Rewrite the records between the line containing "Vizebürgermeister Alexander Pichler, Gertrude" and the line containing "新疆初の砂漠高速道路が開通", inclusive, replacing "Obfrau" with "Vorsitzende" and keeping everything else the same. Omit the pictures from your answer.

__GIVEN RECORDS__.
——————

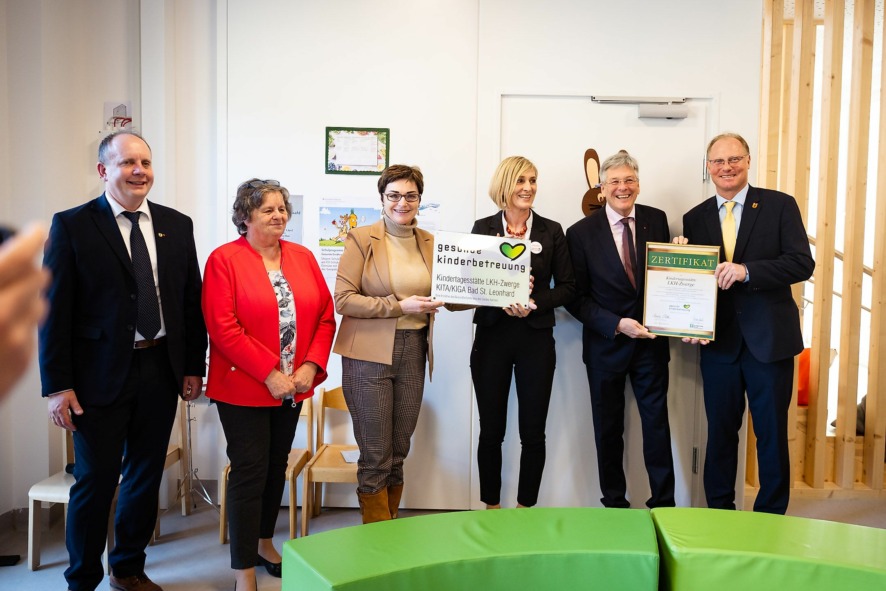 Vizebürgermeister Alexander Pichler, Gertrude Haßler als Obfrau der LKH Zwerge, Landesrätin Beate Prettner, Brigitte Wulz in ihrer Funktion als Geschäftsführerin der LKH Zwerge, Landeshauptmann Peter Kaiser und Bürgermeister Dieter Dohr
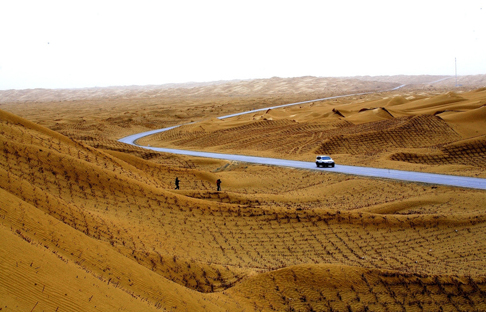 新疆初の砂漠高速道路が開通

——————

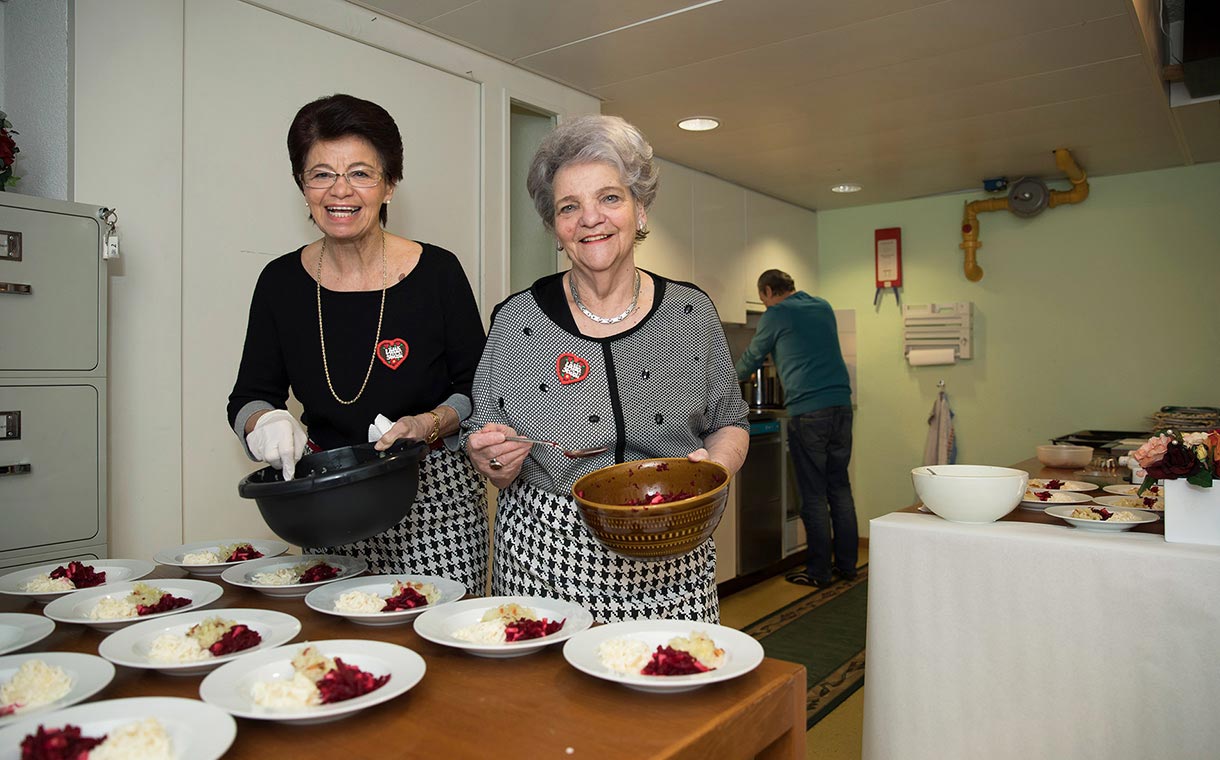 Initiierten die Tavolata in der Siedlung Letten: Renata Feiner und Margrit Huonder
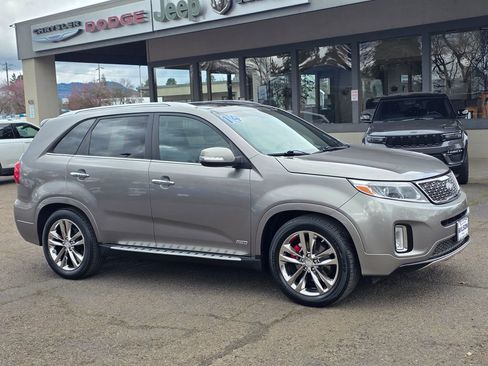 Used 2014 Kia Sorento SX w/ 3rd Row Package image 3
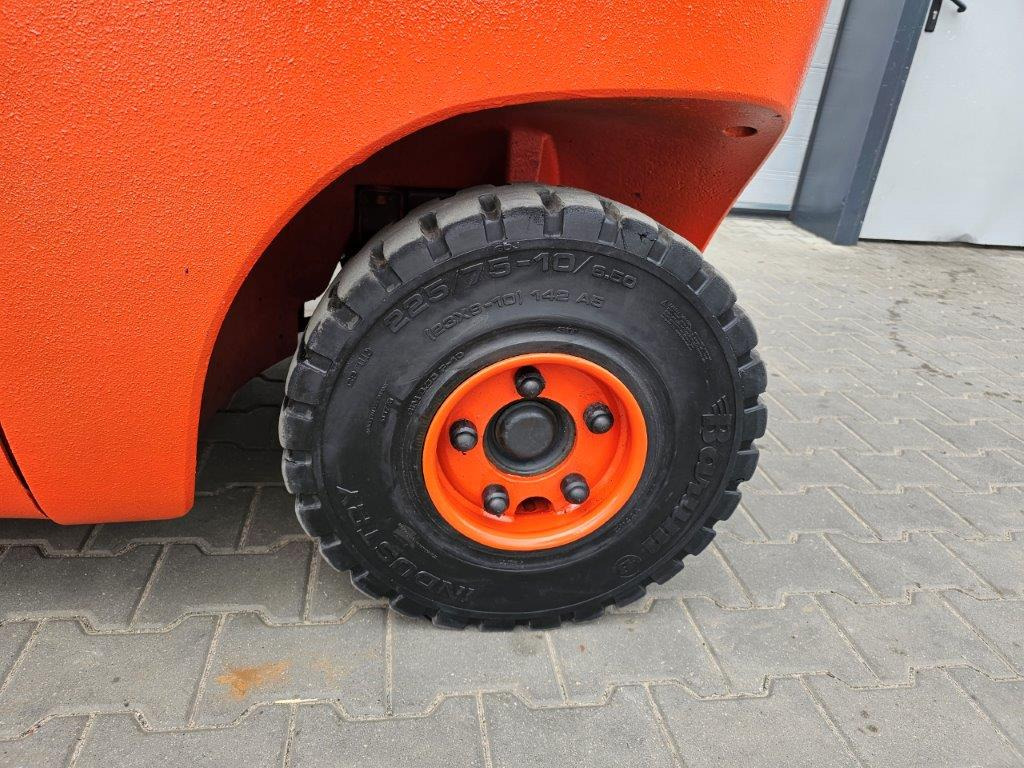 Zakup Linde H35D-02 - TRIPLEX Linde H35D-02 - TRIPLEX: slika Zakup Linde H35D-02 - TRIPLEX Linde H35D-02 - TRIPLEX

——————

__SOLUTION__.
 Vizebürgermeister Alexander Pichler, Gertrude Haßler als Vorsitzende der LKH Zwerge, Landesrätin Beate Prettner, Brigitte Wulz in ihrer Funktion als Geschäftsführerin der LKH Zwerge, Landeshauptmann Peter Kaiser und Bürgermeister Dieter Dohr
 新疆初の砂漠高速道路が開通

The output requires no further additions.